Most of the time is spent discussion my past projects, both technical and less
technical aspects, like conflicts in team work and what not. Since I'm
recently out of school, those projects are mainly a major design project I was
a part of in undergrad (designing building a desert orienteering buggy from
the ground up in 2 years), my master's research project, and coops (5) I did
in undergrad.

Sometimes, especially if there is an HR person in the room, I'll be asked the
really cliché interview questions, like name your 3 worst weaknesses. I hate
that, it's a bullshit question, and (I hope) they very well know everyone will
give them bullshit answers with the straightest face they can.

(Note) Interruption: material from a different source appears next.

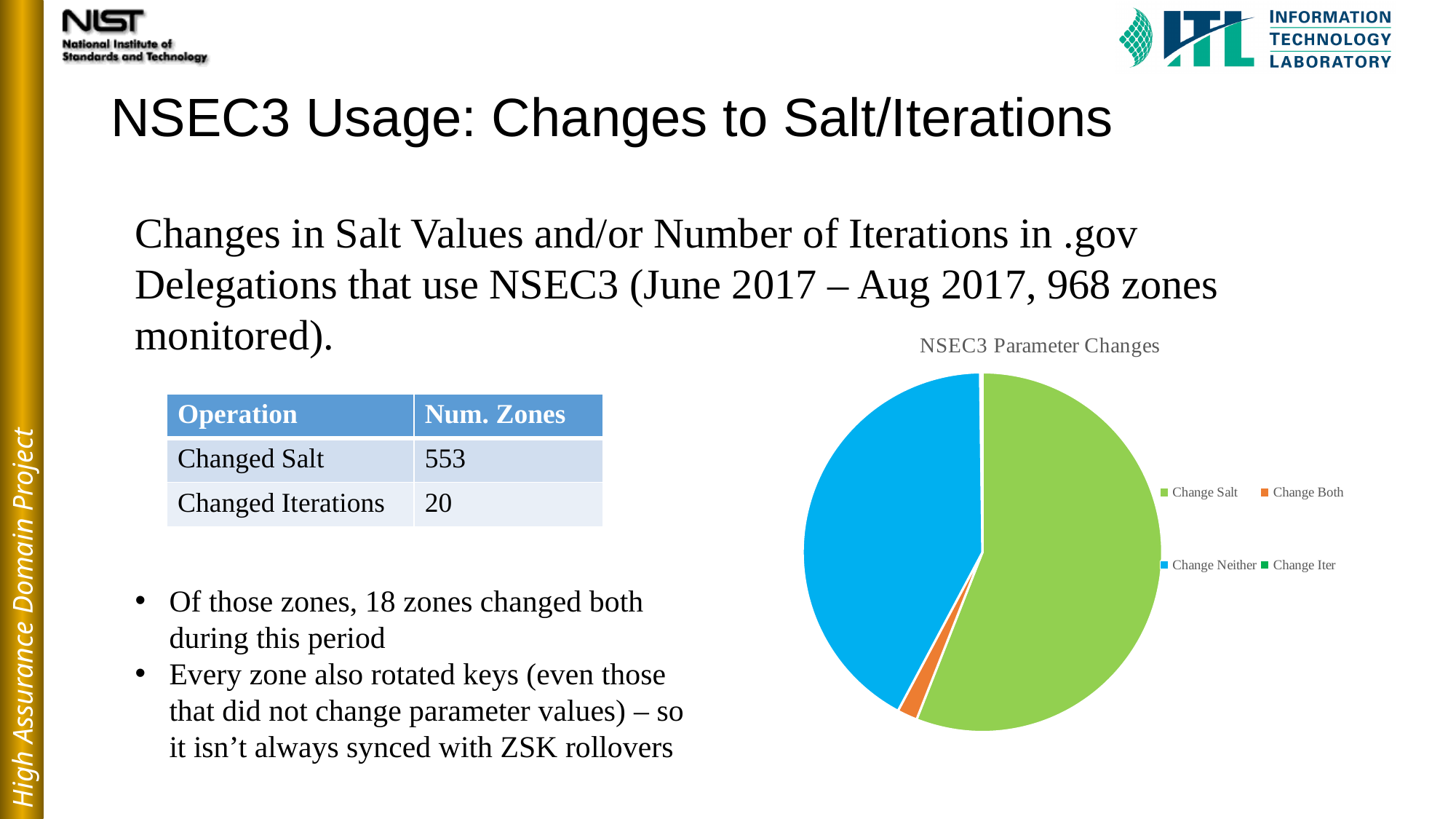
In the pie chart, which slice is larger: Change Both or Change Salt? Change Salt What colour is the Change Neither slice in the pie chart? blue How many categories does the legend of the pie chart list? 4 In the pie chart, which slice is larger: Change Both or Change Neither? Change Neither What kind of chart is shown on the slide? pie chart Which legend entry in the pie chart is shown in orange? Change Both In the pie chart, which slice is larger: Change Salt or Change Neither? Change Salt What is the title of the chart on the slide? NSEC3 Parameter Changes Which category has the largest slice in the NSEC3 Parameter Changes pie chart? Change Salt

Exactly once I've been asked to solve relatively trivial mechanical
(statics&dynamics) problems on a piece of paper. Honestly, I normally enjoy it
when I get to write down FBDs and work out those kinds of problems. But it was
the first I was asked to do it with an interviewer watching over my shoulder,
and that was much harder than I thought. I totally choked up under pressure,
and could only barely finish 70% of one of two problems. I feel for you devs
now.

Funnily enough, in that same interview, there was a later part with an HR
lady, that went well enough I think, until at the end she asked me asked the
movie I thought was the funniest I ever saw. Sort of stressed and exhausted
from the previous 3 hours of interviewing, not being a huge fan of comedies in
general, and having recently re-watched Fargo, I went on about Coen Brothers
movies, and how I think there is something hilarious about how trivial
misunderstandings escalate into ridiculously life changing outcomes for every
character.

Apparently she'd never heard of any of those films, and I'm not good at
communicating my enjoyment of George Clooney's fuck machine in Burn After
Reading. Didn't get that job, not sure if it was that or the paper problems
that sank me.

(just kidding, I definitely did _not_ bring up a fuck machine in a job
interview, but I might have went on a bit much about Fargo, which she intially
confused with Argo)

------
julie1
Daily movers: be on time at 7am.

Next day 7am: get into the truck, don't forget to sign the daily contract,
pays is monthly at the end of the month. Come tomorrow at 7am, if you did your
job correctly you will have another contract.